When Snowmass Village voters go to the polls Tuesday to select two new Town Council members, they’ll have some clear differences to select from.

And if they end up selecting Dick Virtue, a 55-year-old, semi-retired resident, the Town Council will become more “Skico friendly.”

“We have a good corporate citizen in our community that most small towns would die for – that’s the Aspen Skiing Company,” he said.

Virtue is one of two candidates for the Town Council who has been advocating a more cooperative relationship between the town and the Skico since the start of the election. He sees Skico’s upcoming application to build rental, retail and residential properties at the base of Fanny Hill as critical to the town’s economy, and the town’s role in the process should be one of ensuring the company builds the best possible project.

“Rather than see what we can take from them in exchange for approvals, let’s help them do it the right way – not any way – and explore the idea of public-private partnerships,” he said.

Virtue faults the current Town Council for failing to provide the leadership needed on a number of big issues,

including economic development. He says evidence of that lack of leadership can be found in the citizen initiative to limit the Town Council’s spending authority.

Virtue says he supports the ballot question that would cap the Town Council’s spending on capital projects at 40 percent of the annual town revenue. If the question passes, it would limit spending next year to about $3.9 million, but even if it doesn’t, Virtue would like to see the town take a deep breath before spending millions on a new transit center.

“People don’t understand why a $15.5 million project would be built without knowing what’s going to happen at base village,” he said.

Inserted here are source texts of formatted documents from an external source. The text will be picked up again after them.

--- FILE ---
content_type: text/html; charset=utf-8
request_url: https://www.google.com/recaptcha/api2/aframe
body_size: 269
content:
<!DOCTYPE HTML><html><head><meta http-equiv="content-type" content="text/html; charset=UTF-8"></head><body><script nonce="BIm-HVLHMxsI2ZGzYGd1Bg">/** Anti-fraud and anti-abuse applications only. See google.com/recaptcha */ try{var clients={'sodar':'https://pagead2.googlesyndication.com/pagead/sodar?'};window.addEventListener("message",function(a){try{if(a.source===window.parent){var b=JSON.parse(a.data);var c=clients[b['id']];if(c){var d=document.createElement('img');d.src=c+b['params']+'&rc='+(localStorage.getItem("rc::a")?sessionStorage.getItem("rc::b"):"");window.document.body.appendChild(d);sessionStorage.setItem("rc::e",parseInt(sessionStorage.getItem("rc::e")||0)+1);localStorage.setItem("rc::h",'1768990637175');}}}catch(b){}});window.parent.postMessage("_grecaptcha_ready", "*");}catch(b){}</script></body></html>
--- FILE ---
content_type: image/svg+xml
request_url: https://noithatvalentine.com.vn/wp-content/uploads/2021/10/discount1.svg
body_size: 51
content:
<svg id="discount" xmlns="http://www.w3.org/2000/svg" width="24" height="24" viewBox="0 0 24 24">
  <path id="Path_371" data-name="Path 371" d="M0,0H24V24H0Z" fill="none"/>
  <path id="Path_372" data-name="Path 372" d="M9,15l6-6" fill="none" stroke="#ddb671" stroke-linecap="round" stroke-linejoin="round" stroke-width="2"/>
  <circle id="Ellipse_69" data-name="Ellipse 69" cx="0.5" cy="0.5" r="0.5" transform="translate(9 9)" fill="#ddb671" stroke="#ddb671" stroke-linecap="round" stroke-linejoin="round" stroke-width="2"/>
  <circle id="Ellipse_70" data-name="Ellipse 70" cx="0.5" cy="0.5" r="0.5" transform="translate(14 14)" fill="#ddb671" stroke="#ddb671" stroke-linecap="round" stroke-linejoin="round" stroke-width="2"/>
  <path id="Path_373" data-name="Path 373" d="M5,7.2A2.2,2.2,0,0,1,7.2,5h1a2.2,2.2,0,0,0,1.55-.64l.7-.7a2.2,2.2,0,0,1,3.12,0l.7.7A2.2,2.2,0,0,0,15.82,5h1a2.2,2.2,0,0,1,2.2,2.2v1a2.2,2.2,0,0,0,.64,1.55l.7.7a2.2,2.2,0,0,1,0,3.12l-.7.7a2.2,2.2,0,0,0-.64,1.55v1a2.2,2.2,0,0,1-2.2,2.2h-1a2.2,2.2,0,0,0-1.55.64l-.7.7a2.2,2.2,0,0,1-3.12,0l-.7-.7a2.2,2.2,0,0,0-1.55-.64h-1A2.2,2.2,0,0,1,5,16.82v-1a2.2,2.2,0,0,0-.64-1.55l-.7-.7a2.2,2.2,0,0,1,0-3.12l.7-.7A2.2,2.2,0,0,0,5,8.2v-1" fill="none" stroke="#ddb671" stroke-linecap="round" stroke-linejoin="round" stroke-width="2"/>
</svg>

Virtue also sees the base village as a way to reverse the decades-long decline in the number of lodge rooms available at the resort.

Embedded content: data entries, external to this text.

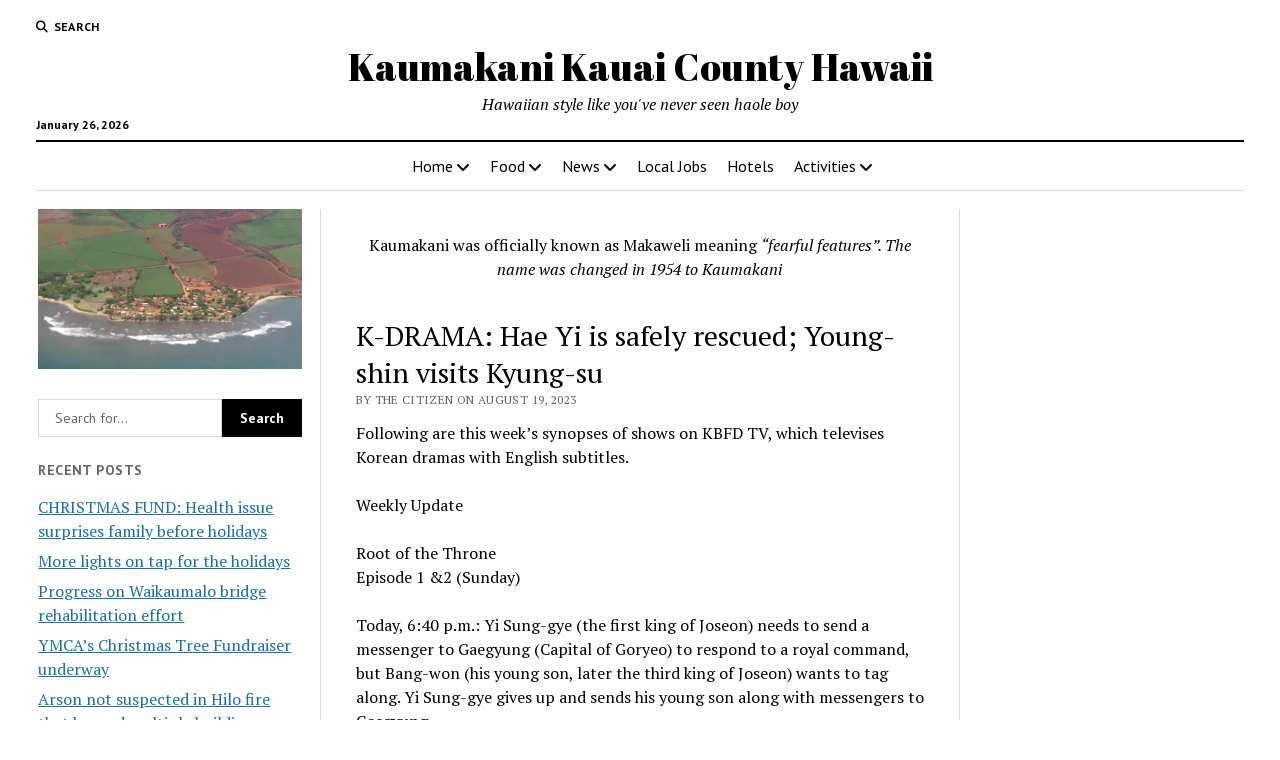

--- FILE ---
content_type: text/html; charset=UTF-8
request_url: https://www.omnibuspanel.com/code/sticker/stick.php?v=1769480009&dom=www.kaumakani.com&rf=
body_size: 175
content:
<a href=https://www.qwant.com/?t=web&q=coconut-creek.com target=_BLANK><img src=rh_20.jpg align=left></a> <span style="font-weight:bold; text-decoration: overline; text-decoration: underline;">Lightning</span>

Another way to bolster the Snowmass Village economy, he said, is to increase the number of amenities available to visitors and locals.

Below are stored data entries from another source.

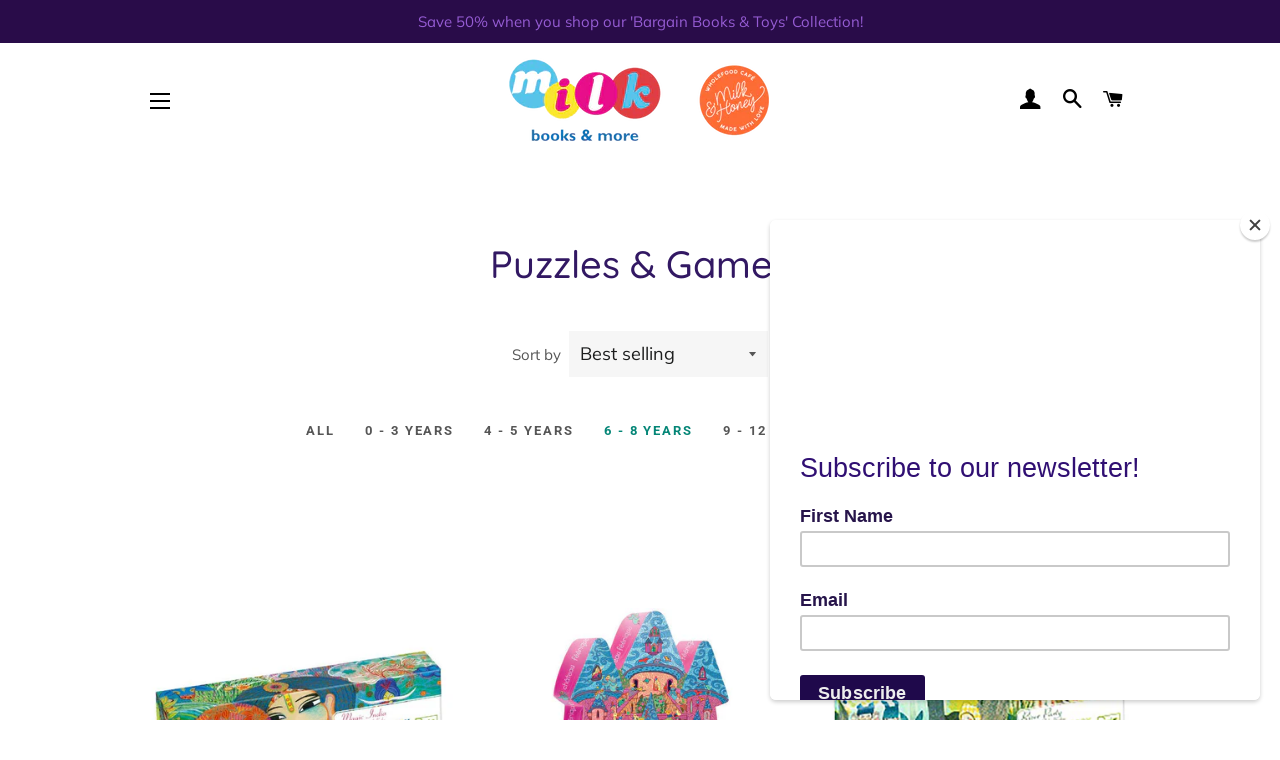

--- FILE ---
content_type: text/javascript
request_url: https://shopmilkstore.com/cdn/shop/t/2/assets/aht-brand-widget-main.js?v=151096299379730700141759331700
body_size: -226
content:
function loadScript(url,callback){var script=document.createElement("script");script.type="text/javascript",script.readyState?script.onreadystatechange=function(){(script.readyState==="loaded"||script.readyState==="complete")&&(script.onreadystatechange=null,callback())}:script.onload=function(){callback()},script.src=url,document.getElementsByTagName("head")[0].appendChild(script)}function getScript(source,callback){var script=document.createElement("script"),prior=document.getElementsByTagName("script")[0];script.async=1,script.onload=script.onreadystatechange=function(_,isAbort){(isAbort||!script.readyState||/loaded|complete/.test(script.readyState))&&(script.onload=script.onreadystatechange=null,script=void 0,!isAbort&&callback&&setTimeout(callback,0))},script.src=source,prior.parentNode.insertBefore(script,prior)}function insertScript(url){var script=document.createElement("script");script.id="id1",script.src=url,document.head.appendChild(script)}function insertCss(url){var link=document.createElement("link");link.rel="stylesheet",link.href=url,document.head.appendChild(link)}var myAppJavaScript=function($){document.documentElement.innerHTML.includes("data-aht-brand-widget-id")&&(insertScript("//shopmilkstore.com/cdn/shop/t/2/assets/aht-brand-widget.js?v=111603181540343972631620331040"),insertCss("https://cdnjs.cloudflare.com/ajax/libs/slick-carousel/1.6.0/slick.min.css"),insertCss("https://cdnjs.cloudflare.com/ajax/libs/slick-carousel/1.6.0/slick-theme.min.css"),insertCss("//shopmilkstore.com/cdn/shop/t/2/assets/aht-brand-widget.css?v=111603181540343972631620331040"),insertCss("//shopmilkstore.com/cdn/shop/t/2/assets/aht-brand-widget-main.scss.css?v=19766395453188839591620331041"),insertScript("//cdn.jsdelivr.net/npm/slick-carousel@1.8.1/slick/slick.min.js"))};typeof jQuery=="undefined"||parseFloat(jQuery.fn.jquery)<1.7?loadScript("//ajax.googleapis.com/ajax/libs/jquery/1.9.1/jquery.min.js",function(){jQuery=jQuery.noConflict(!0),myAppJavaScript(jQuery)}):myAppJavaScript(jQuery);
//# sourceMappingURL=/cdn/shop/t/2/assets/aht-brand-widget-main.js.map?v=151096299379730700141759331700
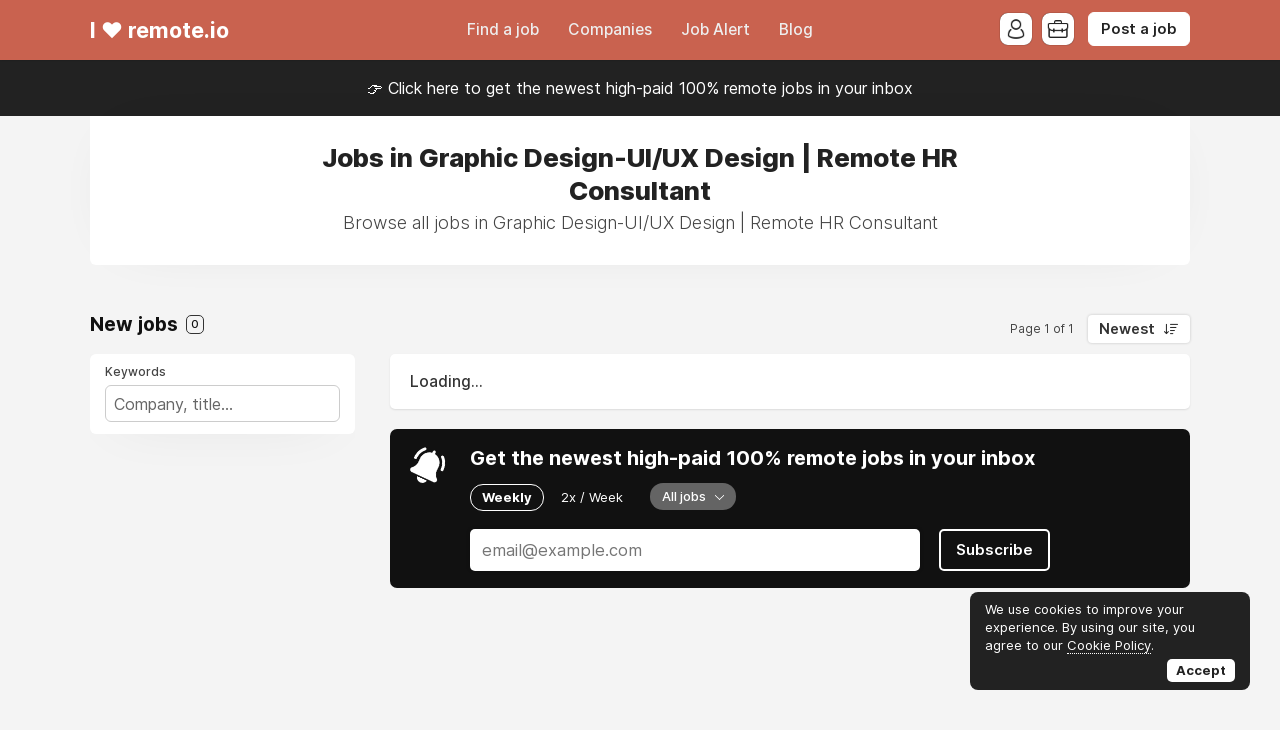

--- FILE ---
content_type: image/svg+xml
request_url: https://cdn2.niceboard.co/static-app/img/verified-badge.svg
body_size: 250
content:
<svg height="2500" viewBox="0 0 512 512" width="2500" xmlns="http://www.w3.org/2000/svg"><path d="m512 268c0 17.9-4.3 34.5-12.9 49.7s-20.1 27.1-34.6 35.4c.4 2.7.6 6.9.6 12.6 0 27.1-9.1 50.1-27.1 69.1-18.1 19.1-39.9 28.6-65.4 28.6-11.4 0-22.3-2.1-32.6-6.3-8 16.4-19.5 29.6-34.6 39.7-15 10.2-31.5 15.2-49.4 15.2-18.3 0-34.9-4.9-49.7-14.9-14.9-9.9-26.3-23.2-34.3-40-10.3 4.2-21.1 6.3-32.6 6.3-25.5 0-47.4-9.5-65.7-28.6-18.3-19-27.4-42.1-27.4-69.1 0-3 .4-7.2 1.1-12.6-14.5-8.4-26-20.2-34.6-35.4-8.5-15.2-12.8-31.8-12.8-49.7 0-19 4.8-36.5 14.3-52.3s22.3-27.5 38.3-35.1c-4.2-11.4-6.3-22.9-6.3-34.3 0-27 9.1-50.1 27.4-69.1s40.2-28.6 65.7-28.6c11.4 0 22.3 2.1 32.6 6.3 8-16.4 19.5-29.6 34.6-39.7 15-10.1 31.5-15.2 49.4-15.2s34.4 5.1 49.4 15.1c15 10.1 26.6 23.3 34.6 39.7 10.3-4.2 21.1-6.3 32.6-6.3 25.5 0 47.3 9.5 65.4 28.6s27.1 42.1 27.1 69.1c0 12.6-1.9 24-5.7 34.3 16 7.6 28.8 19.3 38.3 35.1 9.5 15.9 14.3 33.4 14.3 52.4zm-266.9 77.1 105.7-158.3c2.7-4.2 3.5-8.8 2.6-13.7-1-4.9-3.5-8.8-7.7-11.4-4.2-2.7-8.8-3.6-13.7-2.9-5 .8-9 3.2-12 7.4l-93.1 140-42.9-42.8c-3.8-3.8-8.2-5.6-13.1-5.4-5 .2-9.3 2-13.1 5.4-3.4 3.4-5.1 7.7-5.1 12.9 0 5.1 1.7 9.4 5.1 12.9l58.9 58.9 2.9 2.3c3.4 2.3 6.9 3.4 10.3 3.4 6.7-.1 11.8-2.9 15.2-8.7z" fill="#1da1f2"/></svg>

“I support the concept of a public pool and preserving the rodeo, but not the piecemeal way it’s been presented to voters,” he said. “The Skico, the resort association and the town need to sit down together and think things out. We need to think big to put together a systematic plan for dealing with these issues.”

On the question of affordable housing, Virtue would like to see a leadership task force study the issue. Before moving ahead with any new housing, he would have the task force inventory the available properties, determine the level of satisfaction among current residents of affordable housing, tap into the community’s wealth of land-use planners for advice and produce a plan for building more affordable housing.

Virtue is a retired corporate executive and entrepreneur who made his living in telemarketing and the wholesale distribution of industrial-grade metal. He currently sits on several corporate boards and is in the business of starting and buying companies.

Dick and his family have been visiting Snowmass for about two decades. They bought a condominium in 1989 and continued to visit until five and a half years ago, when they finished building their home and moved here permanently.

“This is my first shot and my last shot. I only intend to serve one term, do what I can for four years and move on. I’ve got other things to do in my life,” he said.